Company continues to lose money, sounds ‘going concern’ warning
The company incurred a net and comprehensive loss of $27,792,000 or $0.10 per share for the 2012 fiscal year (ended Nov. 30) compared with $18,843,000 or $0.08 per share for 2011. The net increase of $8,949,000 in the net and comprehensive loss was due to the increase in expenses of $968,000 and the increase in other expense of $13,990,000 offset by a increase in revenue of $6,009,000. Cash decreased by $4,270,000 in 2012 compared with a cash increase of $9,315,000 in 2011.
“As at November 30, 2012, the Company had a working capital deficit of $22,787,000,” said a financial report the company filed Feb. 11 with Canadian regulators. “The Company expects that the working capital deficit will continue as long as the Credit Facility remains outstanding. The Company has operations generating revenue and its loss from operations decreased in 2012 to $11 million, from $16 million in 2011. The Company has not yet achieved profitable operations and incurred net losses of $28 million and $19 million during the years ended November 30, 2012 and 2011, respectively.”

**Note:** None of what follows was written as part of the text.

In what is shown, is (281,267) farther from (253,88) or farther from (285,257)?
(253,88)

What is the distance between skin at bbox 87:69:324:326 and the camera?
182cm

The filing added: “The Company is expected to require additional financing or an amendment to the terms and conditions of its Credit Facility to maintain its core activities and exploration and development plans for the foreseeable future. The outcome of future profitability expectations, availability of sources of additional financing and future support from lenders is subject to uncertainty. Accordingly, these conditions indicate the existence of a material uncertainty that may cast significant doubt about the Company’s ability to continue as a going concern.”